Mia Fey, not willing to commit murder, nonetheless couldn't resist the urge to act out her grudge against a certain Dahlia Hawthorne. But, if not by death, then how?

Finally, she had an idea.

She quietly entered the restaurant where Dahlia was having dinner with her boyfriend, Phoenix Wright. It was Mia's intention to prove to him that his "perfect little Dollie" did, in fact, poop.

She somehow managed to replace Dahlia's after-dinner mint with a laxative. Then she sat back a few tables away to watch the show.

"Are you okay, Dollie?" said Phoenix.

"I'm fine, Feenie," said Dahlia, "just fine." The pained looked on her face told different story, not that our oh-so-clueless Wright noticed this.

Mia watched gleefully. Surely Dahlia would have to go poop now?

But no, Mia's redheaded nemesis did all she could to hold back the laxative-induced assplosion. No doubt she was on to Mia's plot, and was going through all this suffering just to spite her.

"Did I ever tell you about my childhood friend, Miles Edgeworth?" said Phoenix.

"I'd love to hear about it," said Dahlia, now having to crap so bad she could hardly stand still.

"Some money was stolen from Edgeworth when we were still in school. The class wanted to put me on trial, although I now believe it was just an excuse to bully an unpopular classmate. Anyway, Edgeworth stepped up and defended me.

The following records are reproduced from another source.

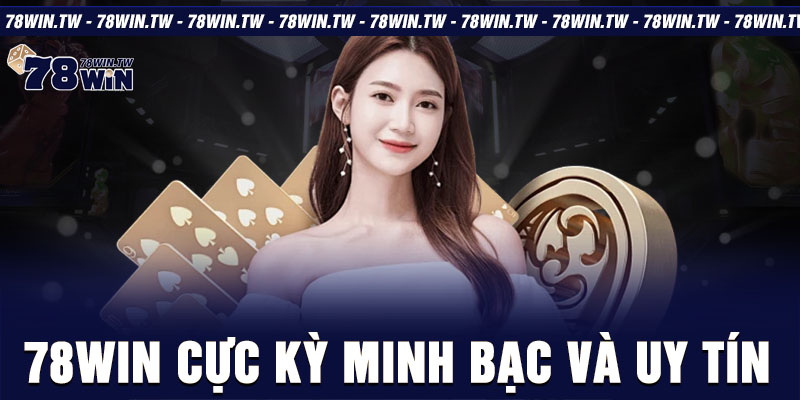 78win cực kỳ minh bạc và uy tín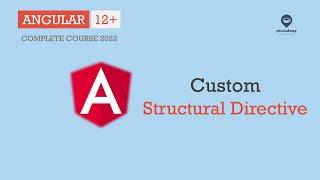 Custom Structural Directive | Directives | Angular 12+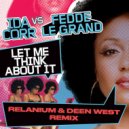 Fedde Le Grand & Ida Corr - Let Me Think About It (Relanium & Deen West Remix)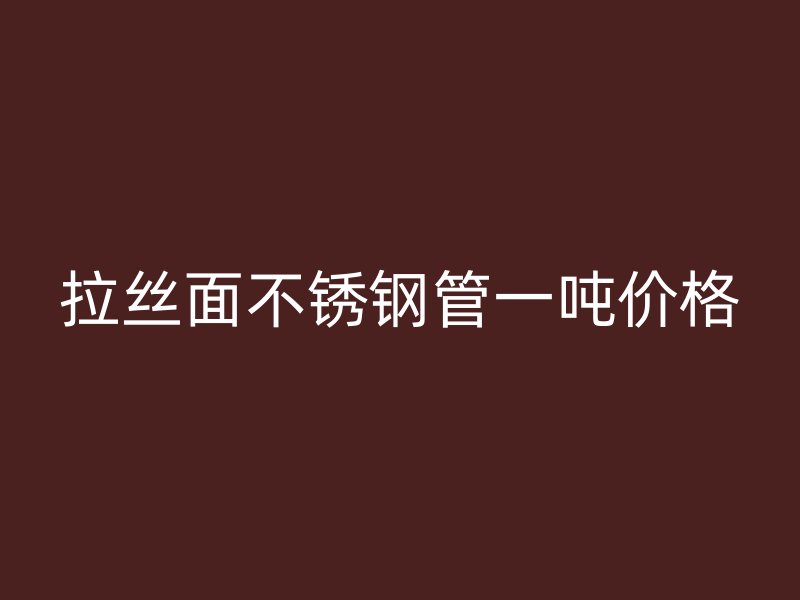 拉丝面不锈钢管一吨价格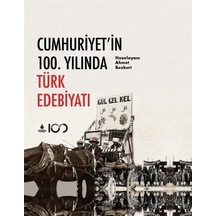 Cumhuriyet'in 100. Yılında Türk Edebiyatı / Ahmet Bozkurt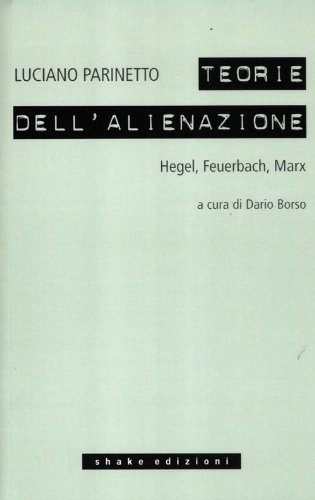 Teorie dell'alienazione: Hegel, Feuerbach, Marx (Paperback)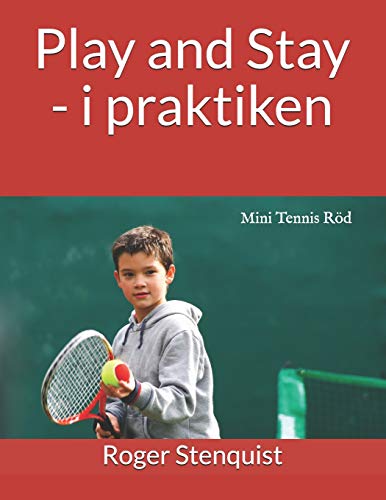 Play and Stay - i praktiken: Mini Tennis Röd (On Court) (Swedish Edition)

I always thought he'd be a great defense attorney one day, but they he vanished from my life. And now he's come back as a prosecutor."

"Yeah, I'm actually sort of acquainted with him. I was a witness at a trial he'd prosecuted." By this point, even a blind man could see Dahlia was in agony. But still she refused to let Mia win.

"Who won?"

"Sad to say, nobody really won that trial."

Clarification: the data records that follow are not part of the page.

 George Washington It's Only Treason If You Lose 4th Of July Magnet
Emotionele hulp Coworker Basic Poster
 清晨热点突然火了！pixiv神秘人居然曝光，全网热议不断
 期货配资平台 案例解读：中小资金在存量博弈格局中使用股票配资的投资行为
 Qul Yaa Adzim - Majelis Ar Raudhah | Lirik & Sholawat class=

"Except you, you fucking bitch," Mia said under her breath. Seriously, even Dahlia has to have her limits.

"If you don't mind, Feenie , I'm ready to go home now," said Dahlia.

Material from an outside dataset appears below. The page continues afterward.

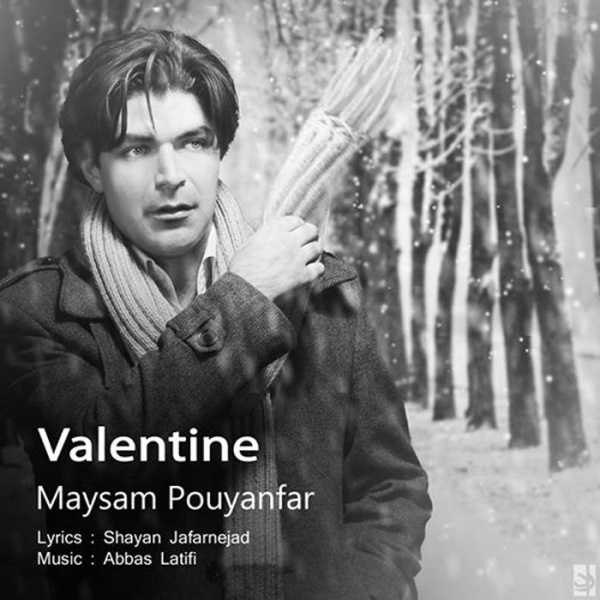 Maysam Pouyanfar - Valentine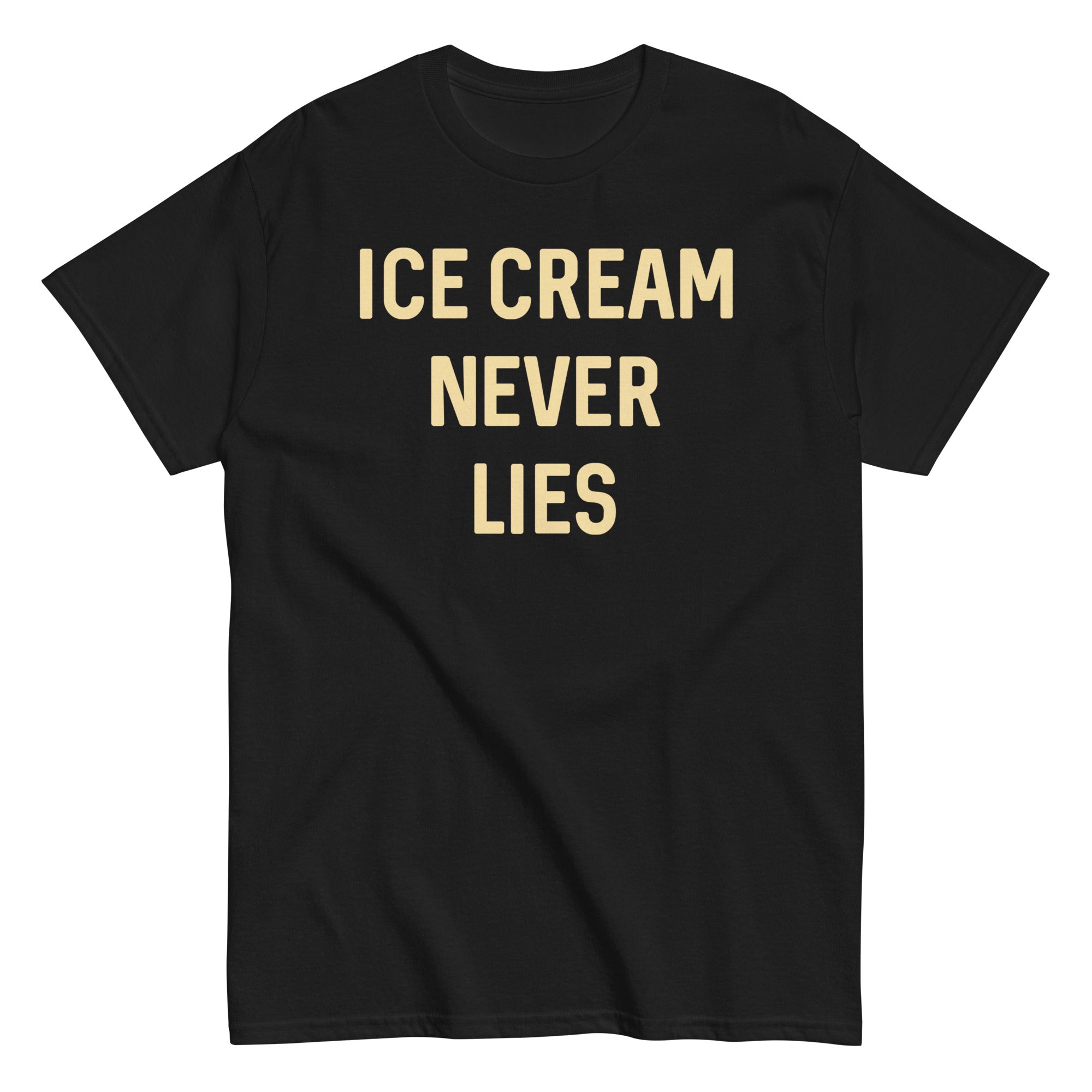 Ice Cream Never Lies Men's Classic - Adult & Kids T-Shirts, Sweatshirts & Hoodies apparel design preview 1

"Sure thing, Dollie," said Phoenix.

The happy couple (well, Phoenix was happy, anyway) walked to Dahlia's house, with Mia secretly following them. Oh, to see the look on that idiot's face when his girlfriend shit herself right next to him. Mia could hardly wait.

But no, Dahlia made it home and went inside without incident, no doubt bolting to the toilet the moment Phoenix could no longer see her.

Just then, he noticed Mia following him.

"Funny to see you," he said. "Dollie talked about you earlier."

"Really?" said Mia. "What did she say?"

"Not a whole lot I could understand. It's funny. I've never seen Dollie get up to use the bathroom. I guess I was right about her, and she really doesn't poop."

"NOOOOOOOOOOOOOOOOOOOOOOOOO!" Mia ran home, cursing whatever gods were up there.

"What a crazy lady. I hope never to see her again." Phoenix went home, looking forward to another date with his perfect, non-pooping Dollie.